- _Directions_
Translate this sentence from the passage on AI pipeline security below into Spanish: "Defenders must stop treating model files as trusted assets."

- _Selected excerpt_
^^^^^^^^

Testing Your AI Pipeline
For a pentester, the engagement should start by mapping every point where the application interacts with external model files. Do not just look at the API endpoints. Look at the CI/CD pipeline, the model registry, and the storage buckets where models are pulled from.
If you find an application that pulls models from a public hub, test the loading logic. Can you provide a custom model file? If you can, try to trigger a simple callback or file read. If the application uses torch.load or numpy.load, check if the weights_only parameter is set to True. If it is not, you have a high-probability path to code execution.
Defensive Hardening
Defenders must stop treating model files as trusted assets. The first step is to move away from insecure formats like pickle entirely. Use safer, data-only formats like Safetensors whenever possible. These formats are designed to store tensors without the ability to execute arbitrary code.

^^^^^^^^

- _Data provided_
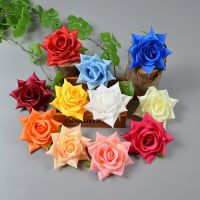 50Pcs 13CM Artificial Flowers Silk Roses For Home Wedding Decoration Diy Bridal Accessories Clearance Gift Box Festival Supplies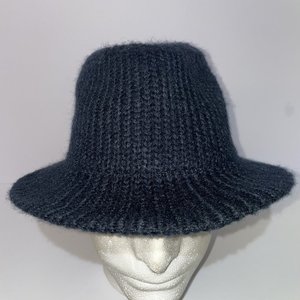 Converse One Star Knit Bucket Hat Blue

^^^^^^^^

- _Answer to the problem_
Los defensores deben dejar de tratar los archivos de modelos como activos de confianza.